→ **ASSIGNMENT 1**: In the memoir about Birdie Bradberry Wiseman, what did she leave out when people asked for her barbecued lamb recipe?
→ **ASSIGNMENT 2**: Continue the memoir about Birdie Bradberry Wiseman from its last sentence.

→ **SOURCE DOCUMENT**:
◆ ◆ ◆
FOOD IS LOVE: MY GRANDMOTHER, BIRDIE BRADBERRY WISEMAN

When I came home from Vietnam in nineteen sixty-eight my mother took me to see the foundation of the house she grew up in in Hickman, Kentucky. It was a railroad design, long and narrow, standing alone on the Mississippi bluffs. There were two rooms; one the kitchen, and the other where two parents and three children slept. There was a rust stain of a wood stove on the concrete floor of the kitchen where my grandmother cooked three meals a day. They ate mostly beans, potatoes and vegetables, and if they were lucky, acquired a chicken or a lamb roast.
My grandfather worked as a coal miner and later, a letter carrier, and during the depression he was frequently unemployed. The family shared a garden with the black family down the hill and the children of both families played with each other. It was one of those rare moments of history when poor whites and blacks shared equal destitution.
My father’s side of the family were middle class and I didn’t know them well. My father’s mother was haughty and judgmental. In those few times I saw her she usually condescended to say something unkind about me, although she couldn’t possibly have known me well enough for it to be true. I neither understood nor remembered what she said but I remember her cold and imperious face. But it’s my mother’s mother I want to talk about: Birdie Bradberry Wiseman.
My father left when I was six and the Wiseman house became my daycare center. I was born two years before the end of World War II and remember the celebratory years after. The men were home from the war and animated with whiskey, barbecuing in the back yard, me turning the crank of the ice cream maker. My grandmother’s barbecued lamb would bring people from miles around. I have never since tasted anything like it. When people asked her for the recipe she’d always leave one or two ingredients out so that it could not be replicated. It was accompanied by turnips, yams, collards, corn bread, mashed potatoes, black-eyed peas, and finally apple or pumpkin pie. Alternately, there was chicken or turkey. She’d go into the back yard, snatch a chicken by its head, wring its neck, pluck it, cook it and have it on the table for dinner. I remember her with a chicken’s pin-feather stuck to her sweaty cheek and an unfiltered chesterfield with a long ash hanging from her lips, she managing somehow to not let the ash fall in the food. And of course, she cooked the giblets. She’d cook the liver, gizzard, heart and lungs and drop them into a delicious, salty gravy that could be spooned on to the mashed potatoes. I remember always competing for the chewy tough gizzard and gobbling it down. My more refined friends are shocked at my recounting of the giblets, but she’d come from poverty, and everything was eaten; the carcass boiled for soup. I’m getting hungry as I write this. She was good.
◆ ◆ ◆
→ **INFORMATION SHOWN**:

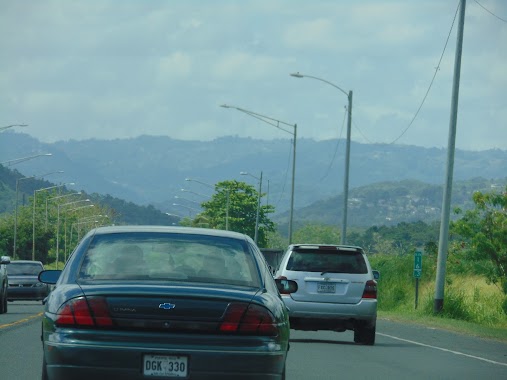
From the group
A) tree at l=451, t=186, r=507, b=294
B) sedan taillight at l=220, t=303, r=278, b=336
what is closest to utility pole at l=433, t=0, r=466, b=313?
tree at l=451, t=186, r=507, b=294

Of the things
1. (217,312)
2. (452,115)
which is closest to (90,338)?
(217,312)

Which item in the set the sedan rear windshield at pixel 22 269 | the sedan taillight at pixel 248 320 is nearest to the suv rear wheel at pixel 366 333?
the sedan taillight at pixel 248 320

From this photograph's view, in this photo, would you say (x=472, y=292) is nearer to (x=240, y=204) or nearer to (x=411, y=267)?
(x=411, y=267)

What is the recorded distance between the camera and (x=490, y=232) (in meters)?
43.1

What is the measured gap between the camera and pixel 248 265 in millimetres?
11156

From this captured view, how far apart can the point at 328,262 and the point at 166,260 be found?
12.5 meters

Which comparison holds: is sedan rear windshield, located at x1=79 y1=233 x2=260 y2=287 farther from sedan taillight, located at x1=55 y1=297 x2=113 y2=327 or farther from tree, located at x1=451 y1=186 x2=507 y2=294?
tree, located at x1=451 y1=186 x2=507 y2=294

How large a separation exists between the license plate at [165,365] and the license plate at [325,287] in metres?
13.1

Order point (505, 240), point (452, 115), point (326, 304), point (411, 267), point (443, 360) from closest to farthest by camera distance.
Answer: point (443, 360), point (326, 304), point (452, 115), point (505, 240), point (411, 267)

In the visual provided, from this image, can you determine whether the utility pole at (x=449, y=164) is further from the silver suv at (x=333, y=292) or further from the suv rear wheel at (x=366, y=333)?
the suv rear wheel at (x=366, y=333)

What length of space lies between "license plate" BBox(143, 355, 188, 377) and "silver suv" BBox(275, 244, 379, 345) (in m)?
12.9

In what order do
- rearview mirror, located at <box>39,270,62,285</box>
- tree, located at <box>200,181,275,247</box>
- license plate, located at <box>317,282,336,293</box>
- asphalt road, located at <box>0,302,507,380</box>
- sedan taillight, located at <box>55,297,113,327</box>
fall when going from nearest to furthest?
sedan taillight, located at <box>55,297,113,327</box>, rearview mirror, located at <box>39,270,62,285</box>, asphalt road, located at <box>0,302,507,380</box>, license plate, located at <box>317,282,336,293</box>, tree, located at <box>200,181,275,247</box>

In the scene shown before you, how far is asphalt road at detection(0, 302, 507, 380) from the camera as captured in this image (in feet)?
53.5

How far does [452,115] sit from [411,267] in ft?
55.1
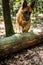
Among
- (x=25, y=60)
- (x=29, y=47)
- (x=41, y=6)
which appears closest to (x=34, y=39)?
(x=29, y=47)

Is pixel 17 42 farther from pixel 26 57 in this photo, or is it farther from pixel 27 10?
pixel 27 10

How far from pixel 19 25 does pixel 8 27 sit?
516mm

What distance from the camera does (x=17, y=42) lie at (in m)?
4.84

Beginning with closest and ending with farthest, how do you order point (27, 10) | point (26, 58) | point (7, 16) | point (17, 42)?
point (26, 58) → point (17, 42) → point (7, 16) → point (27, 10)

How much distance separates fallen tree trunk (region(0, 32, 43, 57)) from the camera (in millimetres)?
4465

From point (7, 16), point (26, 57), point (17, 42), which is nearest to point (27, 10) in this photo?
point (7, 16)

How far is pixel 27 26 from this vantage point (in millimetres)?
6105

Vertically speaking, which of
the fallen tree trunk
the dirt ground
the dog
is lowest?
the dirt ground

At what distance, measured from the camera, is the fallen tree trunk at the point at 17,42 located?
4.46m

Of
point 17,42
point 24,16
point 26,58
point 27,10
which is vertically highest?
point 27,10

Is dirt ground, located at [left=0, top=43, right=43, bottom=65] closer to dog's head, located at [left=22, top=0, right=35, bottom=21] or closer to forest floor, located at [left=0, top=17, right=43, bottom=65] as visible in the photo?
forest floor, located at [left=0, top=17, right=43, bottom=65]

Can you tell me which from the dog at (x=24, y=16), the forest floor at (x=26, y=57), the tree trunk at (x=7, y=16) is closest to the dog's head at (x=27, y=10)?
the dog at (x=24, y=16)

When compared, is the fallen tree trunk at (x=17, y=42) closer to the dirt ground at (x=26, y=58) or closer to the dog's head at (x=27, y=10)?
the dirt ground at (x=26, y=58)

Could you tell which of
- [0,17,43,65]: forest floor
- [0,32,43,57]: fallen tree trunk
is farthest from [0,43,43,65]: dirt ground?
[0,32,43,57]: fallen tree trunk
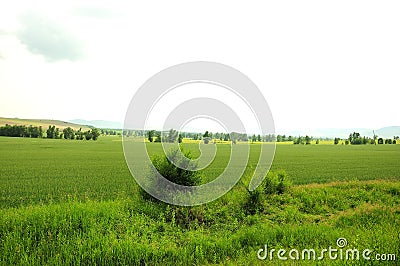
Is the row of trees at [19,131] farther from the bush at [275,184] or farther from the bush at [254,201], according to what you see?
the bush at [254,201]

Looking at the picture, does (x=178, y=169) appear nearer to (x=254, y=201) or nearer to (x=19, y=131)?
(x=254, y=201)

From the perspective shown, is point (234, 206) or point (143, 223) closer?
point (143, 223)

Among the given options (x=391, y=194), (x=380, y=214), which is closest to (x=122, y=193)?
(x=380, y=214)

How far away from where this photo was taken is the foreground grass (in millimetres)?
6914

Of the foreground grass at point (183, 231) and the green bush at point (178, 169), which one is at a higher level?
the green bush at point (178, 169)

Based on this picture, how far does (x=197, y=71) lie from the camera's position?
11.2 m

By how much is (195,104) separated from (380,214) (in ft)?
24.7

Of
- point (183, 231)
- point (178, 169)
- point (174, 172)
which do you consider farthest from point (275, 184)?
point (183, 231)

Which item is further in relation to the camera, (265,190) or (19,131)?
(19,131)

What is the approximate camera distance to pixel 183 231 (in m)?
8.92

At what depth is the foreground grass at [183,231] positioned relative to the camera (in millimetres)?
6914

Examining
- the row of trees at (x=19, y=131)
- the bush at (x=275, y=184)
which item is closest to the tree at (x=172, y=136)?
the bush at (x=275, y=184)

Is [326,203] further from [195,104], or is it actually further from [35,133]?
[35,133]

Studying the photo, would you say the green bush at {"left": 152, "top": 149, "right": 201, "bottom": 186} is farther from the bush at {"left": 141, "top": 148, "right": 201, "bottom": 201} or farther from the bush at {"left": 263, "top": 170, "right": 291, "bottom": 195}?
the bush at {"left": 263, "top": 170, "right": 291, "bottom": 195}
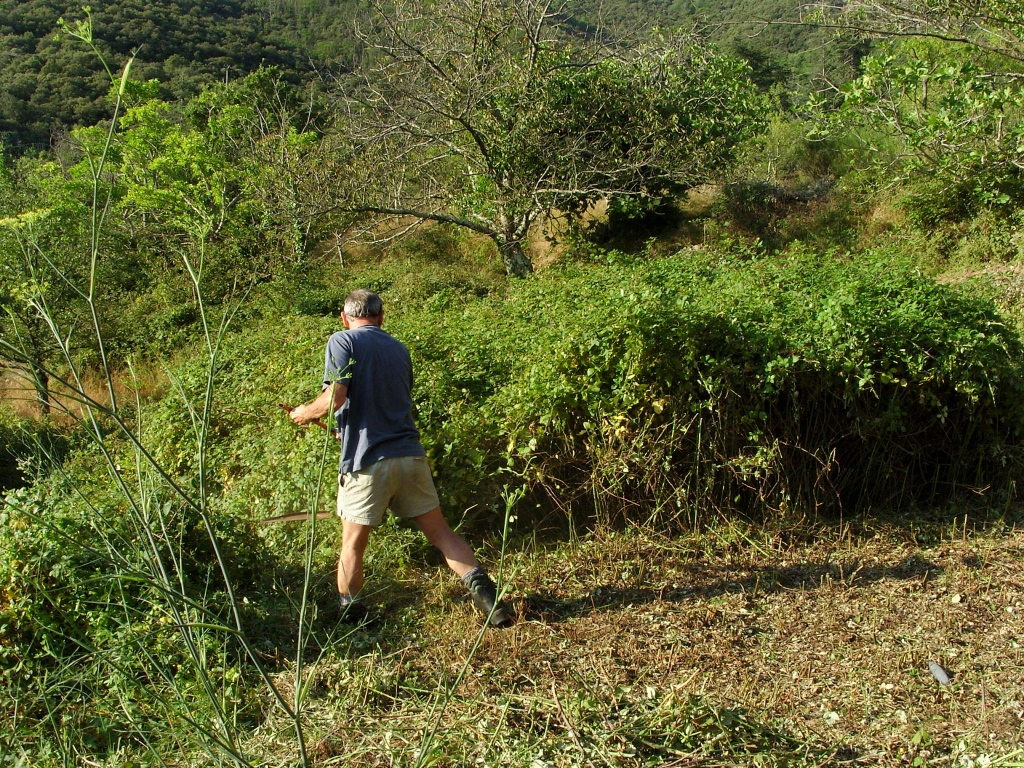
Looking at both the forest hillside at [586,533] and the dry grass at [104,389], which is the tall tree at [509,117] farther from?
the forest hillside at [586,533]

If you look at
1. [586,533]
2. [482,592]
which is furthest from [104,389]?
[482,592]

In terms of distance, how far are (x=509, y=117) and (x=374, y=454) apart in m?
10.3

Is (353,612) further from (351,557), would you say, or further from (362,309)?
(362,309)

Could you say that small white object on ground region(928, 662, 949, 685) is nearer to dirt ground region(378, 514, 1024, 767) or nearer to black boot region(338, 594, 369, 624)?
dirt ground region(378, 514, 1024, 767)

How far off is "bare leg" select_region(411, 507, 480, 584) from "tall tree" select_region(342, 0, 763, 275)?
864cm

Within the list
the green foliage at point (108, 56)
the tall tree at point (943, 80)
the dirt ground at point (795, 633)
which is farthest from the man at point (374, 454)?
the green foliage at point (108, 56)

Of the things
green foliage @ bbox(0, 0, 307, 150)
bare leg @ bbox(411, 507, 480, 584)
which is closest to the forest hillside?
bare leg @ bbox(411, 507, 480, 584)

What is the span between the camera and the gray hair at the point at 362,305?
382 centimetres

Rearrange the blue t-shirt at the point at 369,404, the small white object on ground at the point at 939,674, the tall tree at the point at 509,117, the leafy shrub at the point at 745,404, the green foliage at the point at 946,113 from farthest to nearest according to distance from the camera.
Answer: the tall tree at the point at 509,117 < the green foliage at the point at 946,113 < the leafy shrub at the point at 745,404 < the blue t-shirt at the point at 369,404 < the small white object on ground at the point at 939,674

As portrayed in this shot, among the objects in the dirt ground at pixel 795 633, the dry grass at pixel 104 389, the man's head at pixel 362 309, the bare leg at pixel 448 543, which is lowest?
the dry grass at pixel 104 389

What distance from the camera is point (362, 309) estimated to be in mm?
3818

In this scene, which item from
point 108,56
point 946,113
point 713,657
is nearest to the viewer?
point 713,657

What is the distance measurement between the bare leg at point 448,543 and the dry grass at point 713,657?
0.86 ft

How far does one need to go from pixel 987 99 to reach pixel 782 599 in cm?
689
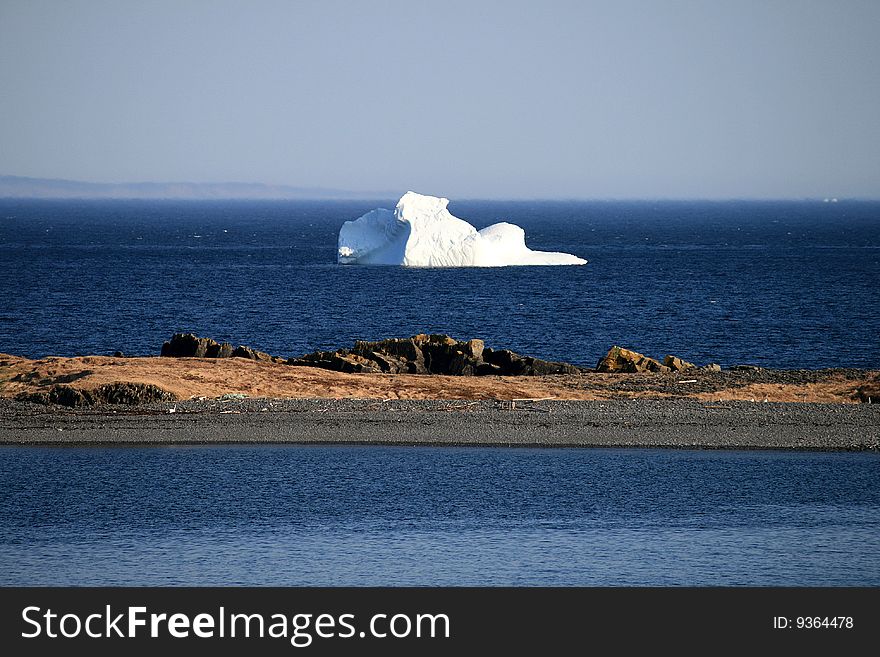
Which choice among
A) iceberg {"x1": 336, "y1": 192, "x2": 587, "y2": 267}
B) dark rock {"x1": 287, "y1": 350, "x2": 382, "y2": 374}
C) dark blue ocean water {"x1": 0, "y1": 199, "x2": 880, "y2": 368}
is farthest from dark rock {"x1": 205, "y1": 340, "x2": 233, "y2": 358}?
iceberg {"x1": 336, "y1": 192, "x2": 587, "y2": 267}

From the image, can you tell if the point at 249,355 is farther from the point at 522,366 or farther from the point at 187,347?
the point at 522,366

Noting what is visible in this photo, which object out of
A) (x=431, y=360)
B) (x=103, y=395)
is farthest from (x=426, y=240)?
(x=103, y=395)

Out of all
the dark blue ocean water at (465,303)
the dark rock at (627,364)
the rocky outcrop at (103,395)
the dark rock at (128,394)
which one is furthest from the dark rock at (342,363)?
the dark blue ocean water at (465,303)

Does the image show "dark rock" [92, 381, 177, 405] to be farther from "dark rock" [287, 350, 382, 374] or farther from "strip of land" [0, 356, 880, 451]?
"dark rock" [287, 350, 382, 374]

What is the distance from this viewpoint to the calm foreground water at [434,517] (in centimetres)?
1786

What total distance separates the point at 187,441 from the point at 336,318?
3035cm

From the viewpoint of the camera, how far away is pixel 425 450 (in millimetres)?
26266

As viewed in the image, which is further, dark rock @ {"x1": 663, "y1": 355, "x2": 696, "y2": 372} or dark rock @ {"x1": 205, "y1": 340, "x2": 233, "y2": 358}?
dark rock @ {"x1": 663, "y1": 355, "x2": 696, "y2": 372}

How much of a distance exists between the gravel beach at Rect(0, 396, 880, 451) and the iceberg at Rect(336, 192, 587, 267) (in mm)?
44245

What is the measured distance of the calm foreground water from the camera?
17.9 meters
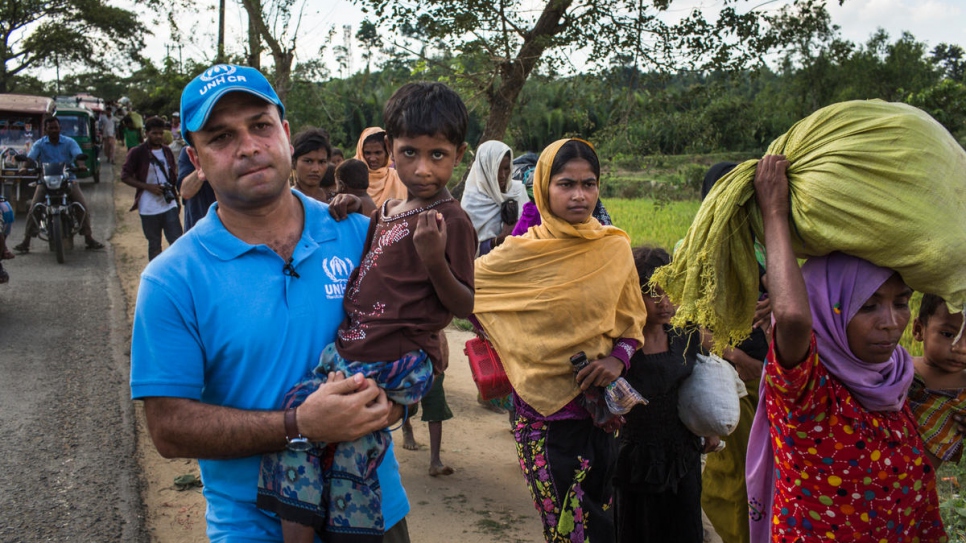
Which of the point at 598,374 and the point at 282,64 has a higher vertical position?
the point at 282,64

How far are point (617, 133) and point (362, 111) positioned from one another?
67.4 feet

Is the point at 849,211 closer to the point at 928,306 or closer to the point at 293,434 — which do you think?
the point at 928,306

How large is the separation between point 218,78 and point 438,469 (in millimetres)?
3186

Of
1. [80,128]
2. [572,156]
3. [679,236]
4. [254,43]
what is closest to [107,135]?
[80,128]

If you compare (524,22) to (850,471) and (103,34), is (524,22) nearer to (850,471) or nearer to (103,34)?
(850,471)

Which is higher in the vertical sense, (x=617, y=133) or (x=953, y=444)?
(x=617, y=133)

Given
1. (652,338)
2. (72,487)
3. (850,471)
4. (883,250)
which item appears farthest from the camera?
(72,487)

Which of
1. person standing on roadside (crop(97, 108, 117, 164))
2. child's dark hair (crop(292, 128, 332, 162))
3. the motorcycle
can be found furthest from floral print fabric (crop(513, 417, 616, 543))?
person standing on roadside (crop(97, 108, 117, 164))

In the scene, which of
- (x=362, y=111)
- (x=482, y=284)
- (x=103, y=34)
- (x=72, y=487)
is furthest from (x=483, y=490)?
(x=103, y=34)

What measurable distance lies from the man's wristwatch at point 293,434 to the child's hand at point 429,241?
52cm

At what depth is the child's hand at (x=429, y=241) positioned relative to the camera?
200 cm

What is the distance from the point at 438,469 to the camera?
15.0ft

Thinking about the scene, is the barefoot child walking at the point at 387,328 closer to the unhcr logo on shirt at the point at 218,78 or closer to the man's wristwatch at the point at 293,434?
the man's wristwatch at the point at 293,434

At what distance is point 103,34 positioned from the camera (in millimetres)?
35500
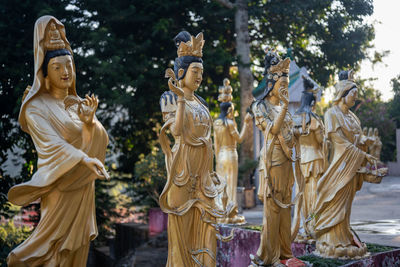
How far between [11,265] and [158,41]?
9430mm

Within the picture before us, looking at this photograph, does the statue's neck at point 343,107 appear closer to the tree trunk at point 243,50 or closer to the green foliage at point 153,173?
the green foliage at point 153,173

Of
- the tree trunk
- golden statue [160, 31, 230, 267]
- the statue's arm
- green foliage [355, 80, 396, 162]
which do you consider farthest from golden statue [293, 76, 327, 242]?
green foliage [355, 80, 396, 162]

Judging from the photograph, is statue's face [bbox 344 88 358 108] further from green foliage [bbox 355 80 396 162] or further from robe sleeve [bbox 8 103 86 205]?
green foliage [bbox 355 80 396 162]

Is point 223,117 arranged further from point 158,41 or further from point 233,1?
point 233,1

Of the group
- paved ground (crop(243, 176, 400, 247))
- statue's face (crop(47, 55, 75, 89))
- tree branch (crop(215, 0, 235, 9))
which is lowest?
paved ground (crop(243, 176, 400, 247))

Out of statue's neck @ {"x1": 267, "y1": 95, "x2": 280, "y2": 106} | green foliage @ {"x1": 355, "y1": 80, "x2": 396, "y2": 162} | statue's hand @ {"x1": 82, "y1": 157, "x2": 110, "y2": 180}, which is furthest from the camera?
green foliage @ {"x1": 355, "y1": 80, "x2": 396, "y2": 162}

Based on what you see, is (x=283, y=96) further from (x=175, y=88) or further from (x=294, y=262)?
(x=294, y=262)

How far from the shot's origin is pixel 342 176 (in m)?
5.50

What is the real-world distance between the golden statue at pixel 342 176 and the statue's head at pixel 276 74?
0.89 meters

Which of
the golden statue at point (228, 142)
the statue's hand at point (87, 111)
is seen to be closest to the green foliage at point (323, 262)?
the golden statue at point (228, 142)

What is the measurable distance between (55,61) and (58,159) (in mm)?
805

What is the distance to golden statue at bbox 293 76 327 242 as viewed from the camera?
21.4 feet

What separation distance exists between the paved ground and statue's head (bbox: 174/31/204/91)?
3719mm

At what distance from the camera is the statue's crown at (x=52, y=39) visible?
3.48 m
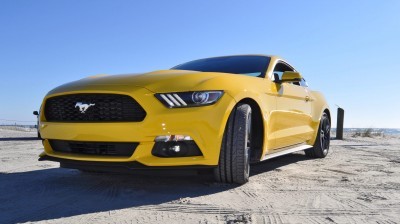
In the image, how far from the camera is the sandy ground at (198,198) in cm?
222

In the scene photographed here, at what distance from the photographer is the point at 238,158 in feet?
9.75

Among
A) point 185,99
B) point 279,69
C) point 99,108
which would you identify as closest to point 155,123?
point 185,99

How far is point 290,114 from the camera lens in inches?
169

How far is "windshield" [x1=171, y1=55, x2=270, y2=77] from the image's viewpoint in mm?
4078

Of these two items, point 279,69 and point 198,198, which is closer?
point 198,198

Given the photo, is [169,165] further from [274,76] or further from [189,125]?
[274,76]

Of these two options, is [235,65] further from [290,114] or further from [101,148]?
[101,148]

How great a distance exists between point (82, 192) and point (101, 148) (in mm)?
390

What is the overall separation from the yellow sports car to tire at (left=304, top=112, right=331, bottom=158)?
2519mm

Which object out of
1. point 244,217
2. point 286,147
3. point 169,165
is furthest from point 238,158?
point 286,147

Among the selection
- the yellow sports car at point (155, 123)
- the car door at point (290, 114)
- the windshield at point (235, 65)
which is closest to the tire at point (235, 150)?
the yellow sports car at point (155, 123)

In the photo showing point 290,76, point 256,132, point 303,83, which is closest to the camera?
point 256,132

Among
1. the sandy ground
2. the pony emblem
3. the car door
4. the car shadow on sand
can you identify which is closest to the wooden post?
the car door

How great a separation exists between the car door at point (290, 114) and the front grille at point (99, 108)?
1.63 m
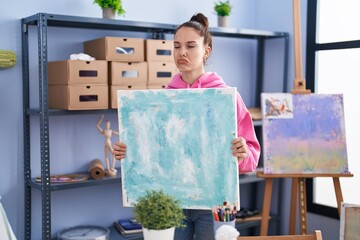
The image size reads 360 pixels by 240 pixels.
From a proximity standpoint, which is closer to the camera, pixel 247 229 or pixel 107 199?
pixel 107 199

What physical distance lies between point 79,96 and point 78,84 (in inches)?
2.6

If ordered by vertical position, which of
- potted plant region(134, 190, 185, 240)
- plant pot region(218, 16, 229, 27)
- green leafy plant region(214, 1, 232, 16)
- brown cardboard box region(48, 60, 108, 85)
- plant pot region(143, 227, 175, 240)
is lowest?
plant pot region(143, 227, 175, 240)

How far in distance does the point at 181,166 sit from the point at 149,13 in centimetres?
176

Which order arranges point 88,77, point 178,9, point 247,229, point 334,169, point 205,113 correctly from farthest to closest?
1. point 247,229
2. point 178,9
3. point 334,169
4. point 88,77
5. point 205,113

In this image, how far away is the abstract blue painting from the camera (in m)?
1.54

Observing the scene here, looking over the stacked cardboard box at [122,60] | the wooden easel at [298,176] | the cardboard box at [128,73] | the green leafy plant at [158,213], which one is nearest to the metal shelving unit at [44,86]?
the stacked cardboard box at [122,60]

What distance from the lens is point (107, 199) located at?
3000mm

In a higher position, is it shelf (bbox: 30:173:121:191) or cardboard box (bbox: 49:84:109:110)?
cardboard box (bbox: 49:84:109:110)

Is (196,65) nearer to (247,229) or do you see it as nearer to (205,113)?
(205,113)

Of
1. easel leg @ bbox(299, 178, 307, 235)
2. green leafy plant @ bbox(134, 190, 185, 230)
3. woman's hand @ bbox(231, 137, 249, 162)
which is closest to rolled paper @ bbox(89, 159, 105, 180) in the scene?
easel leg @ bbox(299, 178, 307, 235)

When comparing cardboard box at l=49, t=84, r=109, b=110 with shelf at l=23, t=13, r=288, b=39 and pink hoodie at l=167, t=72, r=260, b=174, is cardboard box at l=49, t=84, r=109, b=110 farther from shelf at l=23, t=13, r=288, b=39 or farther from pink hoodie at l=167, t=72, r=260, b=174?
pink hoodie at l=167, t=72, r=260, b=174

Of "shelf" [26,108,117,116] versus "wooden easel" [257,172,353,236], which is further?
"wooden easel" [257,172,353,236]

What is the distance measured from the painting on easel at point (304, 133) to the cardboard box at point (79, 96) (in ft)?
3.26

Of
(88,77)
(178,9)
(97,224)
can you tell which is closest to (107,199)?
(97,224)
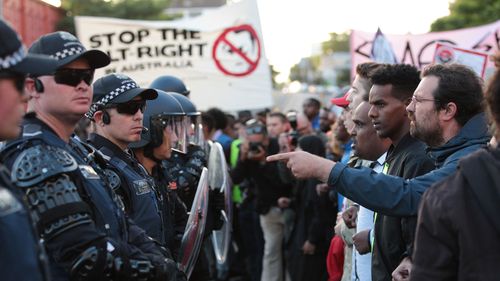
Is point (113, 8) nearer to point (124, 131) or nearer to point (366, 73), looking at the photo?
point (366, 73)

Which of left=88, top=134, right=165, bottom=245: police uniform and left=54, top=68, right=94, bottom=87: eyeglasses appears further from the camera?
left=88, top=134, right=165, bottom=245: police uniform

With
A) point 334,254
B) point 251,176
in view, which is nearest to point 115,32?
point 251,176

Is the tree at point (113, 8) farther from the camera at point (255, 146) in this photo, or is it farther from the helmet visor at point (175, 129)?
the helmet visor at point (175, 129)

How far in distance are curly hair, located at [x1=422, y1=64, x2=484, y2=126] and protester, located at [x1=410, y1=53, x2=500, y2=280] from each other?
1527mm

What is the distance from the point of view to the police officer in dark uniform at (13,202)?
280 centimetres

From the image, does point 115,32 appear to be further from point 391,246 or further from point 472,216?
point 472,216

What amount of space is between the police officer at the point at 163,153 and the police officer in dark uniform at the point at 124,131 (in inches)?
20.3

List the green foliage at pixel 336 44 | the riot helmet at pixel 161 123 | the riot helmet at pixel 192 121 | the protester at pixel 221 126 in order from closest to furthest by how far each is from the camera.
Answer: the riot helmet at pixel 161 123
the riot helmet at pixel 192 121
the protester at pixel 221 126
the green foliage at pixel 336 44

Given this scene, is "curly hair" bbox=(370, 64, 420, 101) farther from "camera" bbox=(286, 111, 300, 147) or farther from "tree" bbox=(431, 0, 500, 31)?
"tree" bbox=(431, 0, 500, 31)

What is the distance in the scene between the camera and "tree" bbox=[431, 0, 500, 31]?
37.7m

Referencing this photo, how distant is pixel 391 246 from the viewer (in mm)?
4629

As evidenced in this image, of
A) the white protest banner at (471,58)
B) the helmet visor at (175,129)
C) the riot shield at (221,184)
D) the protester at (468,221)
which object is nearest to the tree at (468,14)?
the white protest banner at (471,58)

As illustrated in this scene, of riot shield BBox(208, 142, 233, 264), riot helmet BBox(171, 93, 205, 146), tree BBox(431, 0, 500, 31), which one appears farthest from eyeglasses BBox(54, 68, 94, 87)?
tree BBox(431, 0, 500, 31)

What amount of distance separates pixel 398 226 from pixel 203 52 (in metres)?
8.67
◆ ◆ ◆
→ **EXERCISE RESULT 1**: She always left out one or two ingredients so that it could not be replicated.

→ **EXERCISE RESULT 2**:
In the morning there were fresh eggs from the hens out behind the garage, bacon or breakfast ham, and grits. There were eggs and calf-brains, toast and jelly. I don’t remember the lunches well, but I do remember soup and sandwiches. She was used to feeding men who worked hard. This was the working class division of labor in those days. It was about survival in the truest sense.
Early on, the family did not have a refrigerator; they had an ice box, and to this day I refer to the fridge as the ice box. It looked like the old Coca Cola cooler you’d find in gas stations with the door on top. The men in the family would go to the ice house, buy a large block of ice and bring it home. I forget how long that block lasted, but in the summer heat in Memphis it couldn’t have lasted long.
My grandmother could read but not well. She read the newspaper and the King James Bible. She moved her lips when she read. My mother, who was always trying to escape her working class origins, found this shameful. In retrospect I think my grandmother was also deeply traumatized from something but never talked about it. She would have “spells” where she’d lose it momentarily. She’d bang pots and pans in the kitchen or go on furious cleaning binges, her eyes wild. She’d lost her first daughter to leukemia and would go up in the attic, go through the little girl’s things, and cry. But we were pre-psychological in those days and seeking help was not even a thought; talking about feelings would bring a feeding frenzy of sarcasm. Suffering was a private thing, softened with booze. Yes, there was alcoholism, and later I would find I’d inherited the gene. When I was first learning to talk and couldn’t pronounce grandmother I called her “nanummer.” This name stuck and I referred to her as such long into my youth.
Hurts aside, these were comparatively good days. The depression and the war were over, and everyone had a job. For my grandmother, in a family that had trouble expressing affection and emotion generally, food was love. I never told my grandmother how much I loved her cooking. She died of breast cancer when I was at Camp Pendleton, waiting to ship out to Vietnam.